### EXCERPTED RECORDS
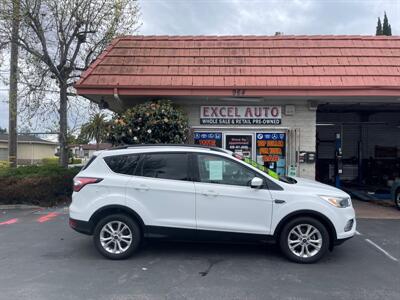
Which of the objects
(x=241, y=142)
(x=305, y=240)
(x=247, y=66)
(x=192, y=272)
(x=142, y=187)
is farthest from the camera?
(x=241, y=142)

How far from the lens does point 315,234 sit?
574cm

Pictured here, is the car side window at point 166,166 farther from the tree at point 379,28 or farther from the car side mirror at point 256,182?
the tree at point 379,28

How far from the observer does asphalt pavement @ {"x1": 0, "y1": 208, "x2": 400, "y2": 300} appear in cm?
466

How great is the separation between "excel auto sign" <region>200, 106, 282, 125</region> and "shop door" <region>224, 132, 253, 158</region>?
1.10ft

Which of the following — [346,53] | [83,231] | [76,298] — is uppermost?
[346,53]

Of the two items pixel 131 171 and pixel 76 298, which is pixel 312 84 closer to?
pixel 131 171

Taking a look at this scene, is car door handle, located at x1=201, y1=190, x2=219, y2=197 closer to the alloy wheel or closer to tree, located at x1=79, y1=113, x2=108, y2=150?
the alloy wheel

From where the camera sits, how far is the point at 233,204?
575 centimetres

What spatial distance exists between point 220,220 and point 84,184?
86.6 inches

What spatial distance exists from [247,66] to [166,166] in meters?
5.49

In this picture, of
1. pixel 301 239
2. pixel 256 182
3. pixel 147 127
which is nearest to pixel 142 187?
pixel 256 182

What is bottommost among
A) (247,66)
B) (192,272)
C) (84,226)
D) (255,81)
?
(192,272)

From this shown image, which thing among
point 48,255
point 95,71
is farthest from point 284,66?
point 48,255

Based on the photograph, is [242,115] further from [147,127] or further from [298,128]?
[147,127]
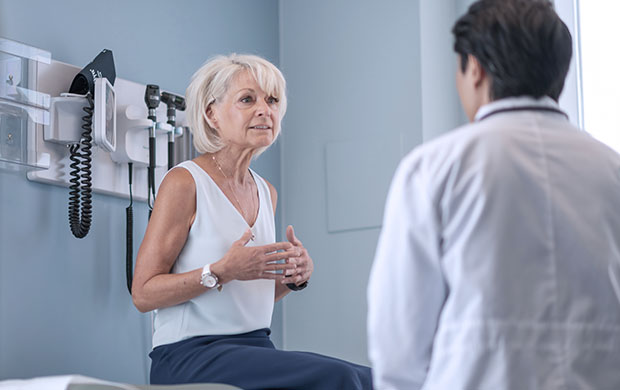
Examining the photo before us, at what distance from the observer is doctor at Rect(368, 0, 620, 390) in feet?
3.81

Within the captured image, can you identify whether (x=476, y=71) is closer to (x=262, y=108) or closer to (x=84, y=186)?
(x=262, y=108)

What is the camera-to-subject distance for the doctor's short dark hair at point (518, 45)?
4.10ft

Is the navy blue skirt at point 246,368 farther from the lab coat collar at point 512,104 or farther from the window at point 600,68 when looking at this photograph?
the window at point 600,68

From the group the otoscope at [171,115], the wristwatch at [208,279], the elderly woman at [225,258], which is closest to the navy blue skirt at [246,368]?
the elderly woman at [225,258]

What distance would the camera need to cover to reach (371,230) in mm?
2996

### TASK OBJECTIVE
All of the lines above should be printed exactly, minus the pictures.

### REPLY TO THE TASK
Which of the objects
(x=241, y=142)
(x=305, y=240)
(x=247, y=66)
(x=192, y=272)
(x=142, y=187)
is farthest from the camera?
(x=241, y=142)

How far from the lens does point 315,234 sit?
574cm

Pictured here, is the car side window at point 166,166 farther from the tree at point 379,28 or farther from the car side mirror at point 256,182?
the tree at point 379,28

How far from the observer does asphalt pavement @ {"x1": 0, "y1": 208, "x2": 400, "y2": 300} appear in cm?
466

How great is the separation between "excel auto sign" <region>200, 106, 282, 125</region> and "shop door" <region>224, 132, 253, 158</region>?
1.10ft

Which of the following — [346,53] | [83,231] | [76,298] — is uppermost?
[346,53]

Of the two items pixel 131 171 and pixel 76 298, which is pixel 312 84 closer to?
pixel 131 171

Taking a look at this scene, is car door handle, located at x1=201, y1=190, x2=219, y2=197 closer to the alloy wheel or closer to tree, located at x1=79, y1=113, x2=108, y2=150?
the alloy wheel

From where the camera sits, how far is the point at 233,204?
575 centimetres

What spatial distance exists between point 220,220 and point 84,184?
86.6 inches

What spatial distance exists from [247,66] to [166,166] in meters?
5.49

In this picture, of
1. pixel 301 239
2. pixel 256 182
3. pixel 147 127
which is nearest to pixel 142 187?
pixel 256 182

What is bottommost among
A) (247,66)
B) (192,272)
C) (84,226)
D) (255,81)
?
(192,272)

From this shown image, which thing among
point 48,255
point 95,71
is farthest from point 284,66?
point 48,255

Based on the photograph, is [242,115] further from [147,127] or further from [298,128]?
[147,127]
Examining the photo before us, at what distance from the observer is doctor at Rect(368, 0, 620, 390) in feet?
3.81

Within the captured image, can you identify whether (x=476, y=71) is closer to (x=262, y=108) or closer to (x=84, y=186)?
(x=262, y=108)

What is the camera-to-subject distance for the doctor's short dark hair at point (518, 45)?
4.10ft

Is the navy blue skirt at point 246,368 farther from the lab coat collar at point 512,104 or farther from the window at point 600,68 when looking at this photograph?
the window at point 600,68

From the group the otoscope at [171,115], the wristwatch at [208,279], the elderly woman at [225,258], which is closest to the navy blue skirt at [246,368]?
the elderly woman at [225,258]

What distance would the camera need to cover to reach (371,230) in mm?
2996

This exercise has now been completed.